Everyone's writing specs for AI now. We hand the model a markdown file, tell it what we want, and hope it builds the right thing. It mostly works — until it doesn't.
Markdown has quietly become the spec language. People reach for it as the DSL for their AI-driven workflows — headings, bullet lists, the odd table — and treat that loose structure as if it were a contract. The thing is, it isn't a DSL. It's markdown. It's prose formatting with no grammar to enforce, no structure you can execute, no shared vocabulary, and no way to tell whether the spec and the code still agree. You're leaning on a document format to do a job it was never built for, and you hit the limit the moment you want the spec to actually mean something a machine can check.
Before you go down that road, I want to make a small, slightly absurd suggestion.
Eat a cucumber.
What I actually mean
Gherkin is the plain-text language behind Cucumber, a tool that's been around for years in the behavior-driven development (BDD) world. It looks like this:
Feature: User login
Scenario: Successful login with valid credentials
Given a registered user "ada@example.com"
When she logs in with the correct password
Then she should land on her dashboard
And she should see a welcome message
Scenario: Rejected login with wrong password
Given a registered user "ada@example.com"
When she logs in with an incorrect password
Then she should see an "invalid credentials" error
And she should remain on the login page
That's it. Feature, Scenario, Given/When/Then. Structured enough that a machine can parse it, loose enough that a product manager can write it.
The gap it bridges
Most specs live at one of two extremes.
On one end you have written specs: docs, tickets, markdown files. Readable by anyone, but inert. Nothing checks whether they're still true. They rot the moment the code moves on.
On the other end you have tests: precise, executable, always honest — but written in code, illegible to half the people who actually care about the behavior.
Gherkin sits in the middle. It's prose with just enough skeleton that you can wire each Given/When/Then step to real code. The same file is both the human-readable spec and the thing your test runner executes. When the behavior changes, the scenario fails. The spec can't quietly drift away from reality, because the spec is the check.
That's what people mean by "living specs": documentation that can't lie to you because it runs.
The signals you've outgrown markdown
You don't switch formats on principle. You switch when the document starts straining against what it can express. Three signals tell you you're there.
When the markdown gets too specific. A spec starts as a paragraph of intent. Then someone adds a bullet for the edge case, then a sub-bullet for the exception to the edge case, then a parenthetical for what happens on a leap year. The prose is now pretending to be a state machine. Each of those specifics is really a scenario — a concrete given/when/then — and markdown gives you no way to mark it as one, let alone check it. Gherkin does: every specific behavior becomes its own named scenario you can point at, run, and reason about in isolation.
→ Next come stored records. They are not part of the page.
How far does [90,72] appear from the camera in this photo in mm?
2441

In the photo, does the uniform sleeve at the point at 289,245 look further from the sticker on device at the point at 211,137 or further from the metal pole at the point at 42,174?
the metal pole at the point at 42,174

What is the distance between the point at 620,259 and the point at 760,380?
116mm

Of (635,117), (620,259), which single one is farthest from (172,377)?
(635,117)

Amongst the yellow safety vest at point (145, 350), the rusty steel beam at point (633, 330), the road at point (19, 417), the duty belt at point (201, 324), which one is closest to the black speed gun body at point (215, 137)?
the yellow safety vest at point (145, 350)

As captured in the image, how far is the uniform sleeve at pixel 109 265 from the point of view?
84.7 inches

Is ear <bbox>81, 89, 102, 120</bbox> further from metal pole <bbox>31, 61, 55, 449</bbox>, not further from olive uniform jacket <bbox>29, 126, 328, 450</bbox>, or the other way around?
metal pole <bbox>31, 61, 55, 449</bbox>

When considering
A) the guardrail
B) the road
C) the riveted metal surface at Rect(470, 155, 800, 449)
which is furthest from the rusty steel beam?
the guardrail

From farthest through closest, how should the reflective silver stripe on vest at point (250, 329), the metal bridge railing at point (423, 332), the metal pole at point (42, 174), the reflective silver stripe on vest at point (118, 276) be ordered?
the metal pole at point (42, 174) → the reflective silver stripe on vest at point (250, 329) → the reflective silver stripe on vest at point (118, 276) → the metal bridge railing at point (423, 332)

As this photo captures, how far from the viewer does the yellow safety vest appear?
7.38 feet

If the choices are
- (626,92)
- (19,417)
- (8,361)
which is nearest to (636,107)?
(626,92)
When tables of example data start to appear. This is the clearest tell. The moment your spec contains a table — input A gives output X, input B gives output Y — you've stopped describing behavior and started enumerating cases. A markdown table just sits there; nothing verifies that row three is still true. Gherkin has this built in with Scenario Outline and Examples:
Scenario Outline: Discount applied by tier
Given a customer on the "<tier>" plan
When they check out with a cart total of <total>
Then the discount applied should be <discount>
Examples:
| tier | total | discount |
| free | 100 | 0 |
| pro | 100 | 10 |
| premium | 100 | 25 |
Same readable table — except every row is now an executable test case. Add a row, you've added a test. The data table is the spec.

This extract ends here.